==== Records provided ====
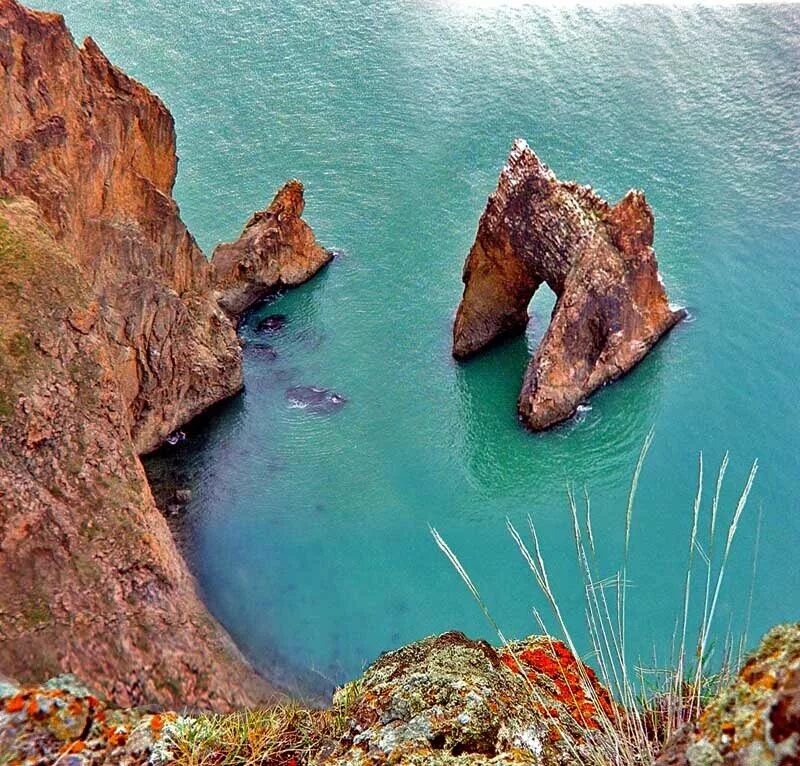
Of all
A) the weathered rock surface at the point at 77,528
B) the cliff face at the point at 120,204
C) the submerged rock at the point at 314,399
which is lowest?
the weathered rock surface at the point at 77,528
====
Please copy out every line of text in the items above word for word, leaving out the pictures.

*Solution*.
Of all
A) the weathered rock surface at the point at 77,528
B) the cliff face at the point at 120,204
C) the submerged rock at the point at 314,399
which is lowest?
the weathered rock surface at the point at 77,528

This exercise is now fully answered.